でも、もう一度あの家に入れると思うと、その忘れ物もさほど苦にはならなかった。
可哀想なのは、何度も家と船着き場の間を運転しなければならない管理人の方だ。
ジュンサンは管理人に感謝しつつ、あの家に向かうドライブを楽しんだ。
「僕が自分で取りに行って来ますから…」
ジュンサンはカートを降りると、取りに行ってくれるという管理人を残して、再び門をくぐった。
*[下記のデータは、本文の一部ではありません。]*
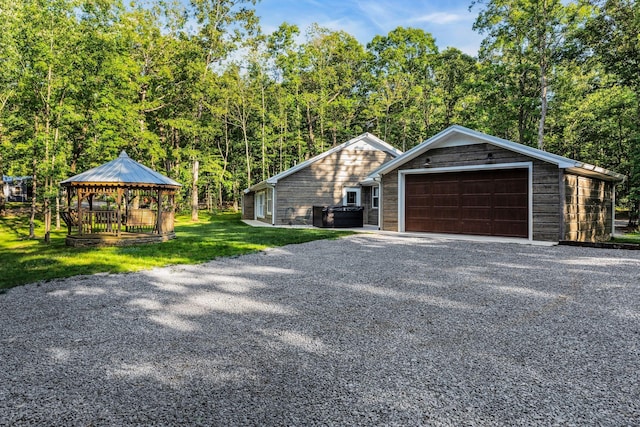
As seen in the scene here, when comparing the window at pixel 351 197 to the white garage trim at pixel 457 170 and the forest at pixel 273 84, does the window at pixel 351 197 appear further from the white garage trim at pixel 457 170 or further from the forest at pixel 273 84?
the forest at pixel 273 84

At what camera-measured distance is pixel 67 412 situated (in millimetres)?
2566

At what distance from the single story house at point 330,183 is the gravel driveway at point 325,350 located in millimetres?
13512

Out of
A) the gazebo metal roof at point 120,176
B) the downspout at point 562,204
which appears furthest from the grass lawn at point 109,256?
the downspout at point 562,204

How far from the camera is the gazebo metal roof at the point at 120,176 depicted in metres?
12.2

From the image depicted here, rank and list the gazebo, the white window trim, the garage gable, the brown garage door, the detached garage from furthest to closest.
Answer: the white window trim → the brown garage door → the gazebo → the detached garage → the garage gable

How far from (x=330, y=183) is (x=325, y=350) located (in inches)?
691

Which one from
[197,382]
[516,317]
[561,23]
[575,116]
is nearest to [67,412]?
[197,382]

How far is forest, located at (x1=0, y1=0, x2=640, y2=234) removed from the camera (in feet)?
50.6

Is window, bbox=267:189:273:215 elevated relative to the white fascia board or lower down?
lower down

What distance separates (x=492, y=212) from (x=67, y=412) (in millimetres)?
12885

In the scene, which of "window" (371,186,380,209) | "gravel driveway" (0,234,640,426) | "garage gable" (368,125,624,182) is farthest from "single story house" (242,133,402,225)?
"gravel driveway" (0,234,640,426)

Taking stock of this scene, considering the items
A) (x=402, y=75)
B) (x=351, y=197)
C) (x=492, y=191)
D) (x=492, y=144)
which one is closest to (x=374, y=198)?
(x=351, y=197)

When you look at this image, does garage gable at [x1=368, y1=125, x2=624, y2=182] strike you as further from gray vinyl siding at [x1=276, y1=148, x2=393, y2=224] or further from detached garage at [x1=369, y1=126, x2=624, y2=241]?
gray vinyl siding at [x1=276, y1=148, x2=393, y2=224]

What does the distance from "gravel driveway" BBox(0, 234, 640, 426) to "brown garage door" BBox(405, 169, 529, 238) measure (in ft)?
18.5
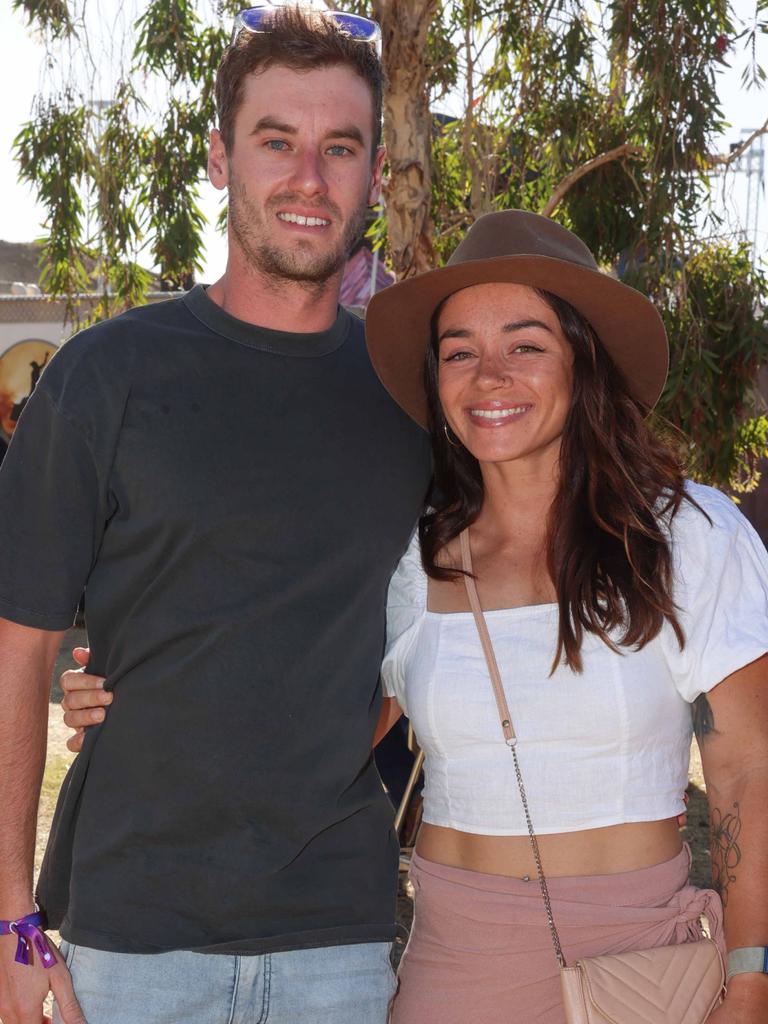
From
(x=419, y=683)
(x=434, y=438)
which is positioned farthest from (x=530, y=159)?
(x=419, y=683)

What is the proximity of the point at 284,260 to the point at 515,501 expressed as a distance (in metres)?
0.73

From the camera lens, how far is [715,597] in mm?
2303

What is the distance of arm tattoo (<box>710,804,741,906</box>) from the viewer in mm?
2244

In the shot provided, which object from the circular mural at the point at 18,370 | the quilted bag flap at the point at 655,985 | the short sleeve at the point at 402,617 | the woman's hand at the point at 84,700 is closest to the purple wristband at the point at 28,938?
the woman's hand at the point at 84,700

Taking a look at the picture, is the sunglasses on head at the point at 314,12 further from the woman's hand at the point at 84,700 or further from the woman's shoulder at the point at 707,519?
the woman's hand at the point at 84,700

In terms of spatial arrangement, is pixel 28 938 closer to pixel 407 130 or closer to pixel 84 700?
pixel 84 700

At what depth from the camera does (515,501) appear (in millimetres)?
2678

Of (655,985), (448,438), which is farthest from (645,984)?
(448,438)

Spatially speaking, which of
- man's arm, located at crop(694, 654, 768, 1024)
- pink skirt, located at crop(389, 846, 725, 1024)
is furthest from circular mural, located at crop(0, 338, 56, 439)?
man's arm, located at crop(694, 654, 768, 1024)

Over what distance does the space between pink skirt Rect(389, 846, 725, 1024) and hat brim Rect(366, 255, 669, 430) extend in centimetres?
104

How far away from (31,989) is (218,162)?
1.71 metres

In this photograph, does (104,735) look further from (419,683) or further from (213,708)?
(419,683)

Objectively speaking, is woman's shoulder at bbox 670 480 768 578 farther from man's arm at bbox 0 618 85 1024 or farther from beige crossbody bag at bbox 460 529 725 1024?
man's arm at bbox 0 618 85 1024

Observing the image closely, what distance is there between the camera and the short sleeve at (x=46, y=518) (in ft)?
7.19
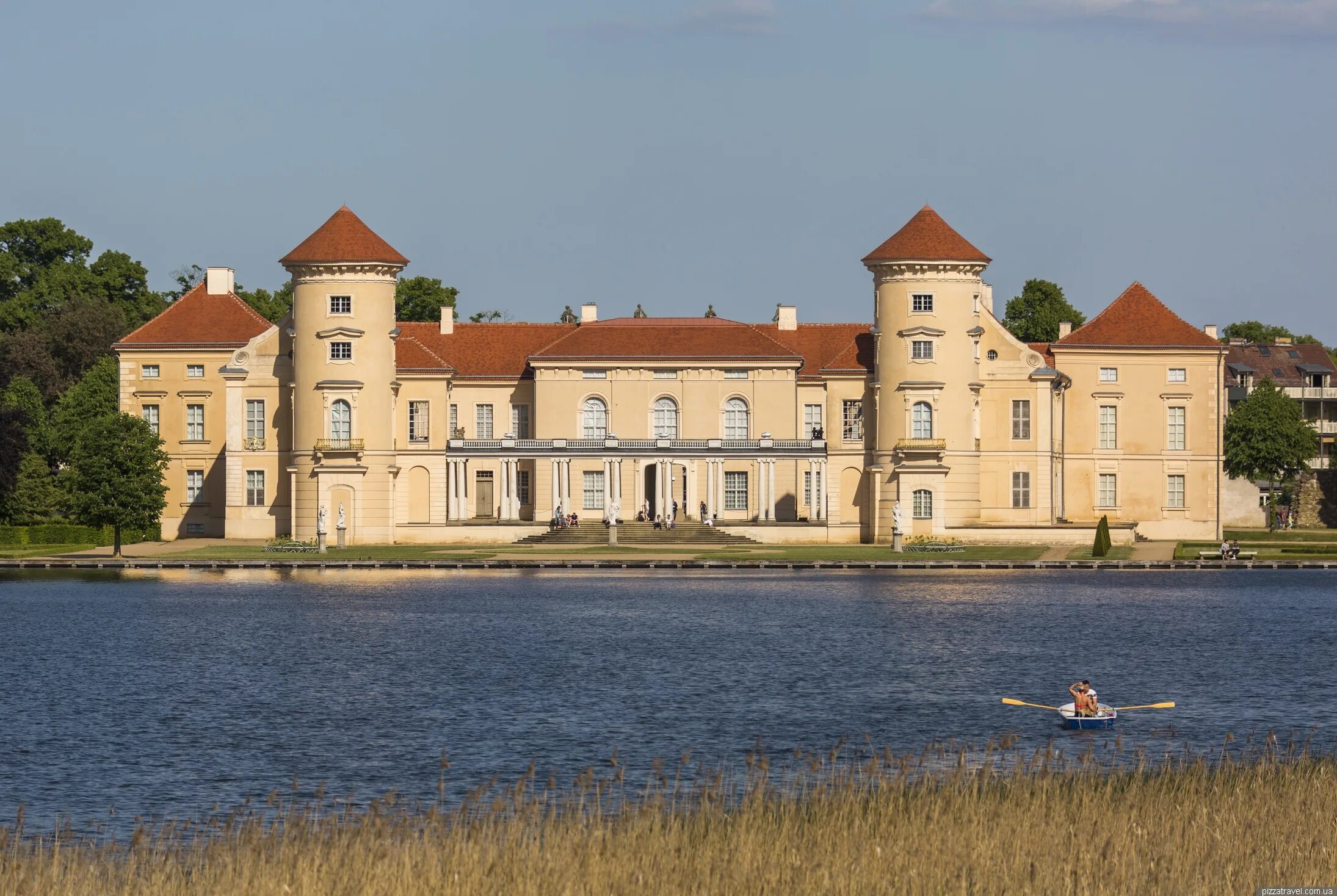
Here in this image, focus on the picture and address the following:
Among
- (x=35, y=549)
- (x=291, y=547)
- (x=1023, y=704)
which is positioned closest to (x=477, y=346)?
(x=291, y=547)

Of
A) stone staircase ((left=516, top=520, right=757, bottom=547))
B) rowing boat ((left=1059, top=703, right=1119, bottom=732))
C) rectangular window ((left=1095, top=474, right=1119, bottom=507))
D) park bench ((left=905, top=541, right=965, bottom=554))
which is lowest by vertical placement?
rowing boat ((left=1059, top=703, right=1119, bottom=732))

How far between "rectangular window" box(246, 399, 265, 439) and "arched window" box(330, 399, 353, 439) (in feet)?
13.2

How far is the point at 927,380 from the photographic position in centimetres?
8138

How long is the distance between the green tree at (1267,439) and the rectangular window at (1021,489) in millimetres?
17275

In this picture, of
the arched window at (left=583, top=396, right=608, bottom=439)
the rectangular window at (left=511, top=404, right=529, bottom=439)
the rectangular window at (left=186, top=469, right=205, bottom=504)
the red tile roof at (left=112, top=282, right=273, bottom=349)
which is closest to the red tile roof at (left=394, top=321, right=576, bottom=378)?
the rectangular window at (left=511, top=404, right=529, bottom=439)

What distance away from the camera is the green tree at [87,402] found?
89375 millimetres

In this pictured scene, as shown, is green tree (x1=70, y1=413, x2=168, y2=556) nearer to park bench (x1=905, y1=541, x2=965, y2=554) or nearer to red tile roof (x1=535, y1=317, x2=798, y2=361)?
red tile roof (x1=535, y1=317, x2=798, y2=361)

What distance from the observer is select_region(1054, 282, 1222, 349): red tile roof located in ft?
283

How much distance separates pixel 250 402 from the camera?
276 feet

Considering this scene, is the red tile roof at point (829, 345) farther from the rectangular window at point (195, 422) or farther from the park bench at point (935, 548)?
the rectangular window at point (195, 422)

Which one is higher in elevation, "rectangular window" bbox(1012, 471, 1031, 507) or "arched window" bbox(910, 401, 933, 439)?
"arched window" bbox(910, 401, 933, 439)

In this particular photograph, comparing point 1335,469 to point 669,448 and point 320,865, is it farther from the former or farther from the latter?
point 320,865

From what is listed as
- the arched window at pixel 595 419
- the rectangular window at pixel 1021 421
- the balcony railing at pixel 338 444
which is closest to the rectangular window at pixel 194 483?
the balcony railing at pixel 338 444

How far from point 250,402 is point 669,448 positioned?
17.4 meters
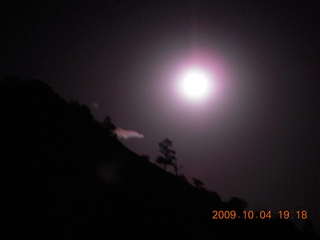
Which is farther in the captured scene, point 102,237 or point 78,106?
point 78,106

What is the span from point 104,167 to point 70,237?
839 centimetres

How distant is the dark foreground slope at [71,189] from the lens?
980 cm

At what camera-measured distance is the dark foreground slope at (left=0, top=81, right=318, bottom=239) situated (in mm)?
9797

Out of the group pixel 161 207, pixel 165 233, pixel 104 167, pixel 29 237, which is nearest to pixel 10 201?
pixel 29 237

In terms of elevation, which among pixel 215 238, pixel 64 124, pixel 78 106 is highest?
pixel 78 106

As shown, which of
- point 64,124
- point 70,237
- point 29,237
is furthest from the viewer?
point 64,124

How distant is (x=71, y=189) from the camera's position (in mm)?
12297

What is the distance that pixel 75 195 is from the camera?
12000 mm

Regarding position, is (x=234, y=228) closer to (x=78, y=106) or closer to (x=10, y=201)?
(x=10, y=201)

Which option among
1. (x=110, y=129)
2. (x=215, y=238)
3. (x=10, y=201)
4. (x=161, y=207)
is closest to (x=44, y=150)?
(x=10, y=201)

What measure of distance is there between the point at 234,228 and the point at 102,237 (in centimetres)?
1851

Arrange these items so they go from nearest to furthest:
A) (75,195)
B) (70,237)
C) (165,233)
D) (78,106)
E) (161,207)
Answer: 1. (70,237)
2. (75,195)
3. (165,233)
4. (161,207)
5. (78,106)

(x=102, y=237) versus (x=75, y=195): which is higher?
(x=75, y=195)

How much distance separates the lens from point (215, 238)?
1695 centimetres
2回目ともなると、足取りも先ほどとは違って、余裕がある。
最初の角を曲がって、そして2つめ、キム次長のプレゼントがある壁は、この先で…
その時、無人であるはずの家の中で音がした。
人がテーブルにぶつかる音?
確かにそんな音がした。
「どなた…ですか…?」
僕は音がした方向に顔を向けて、聞いてみた。
だが返事はない。
でも、今の音は聞き間違えでは無かったはず。
僕はもう一度聞いてみた。
「どなたですか…?」
失明してから、僕は感が良くなったと皆から言われていた。
その感を信じるならば、確かに誰かが僕の前には居るはずだ。
では、何故、何も言わないのだろう?
泥棒なら逃げるだろうし、それとも言えない訳があるのだろうか?
言えない…
まさか…
そんなはずがあるわけがない…
でも…
「ユジン…なの…?」
僕は恐る恐る声を出した。
先ほどまで、ユジンを思い、ユジンと一緒に居た気持ちでいたからか、そう呼んだだけで息が詰まりそうだったが、でもそれでも呼びたい名前は1つだけだった。
「ジュンサン…なの…?」
それは返ってくることのない返事の筈だった。
ユジンの声が僕を呼ぶなんて…あり得ない事だ。
でも、どう考えても、その声の主はユジンだった…
「ユジン…」
僕は再びそう呼んでから、溢れ出る涙を拭いもせず、立ちつくしていた。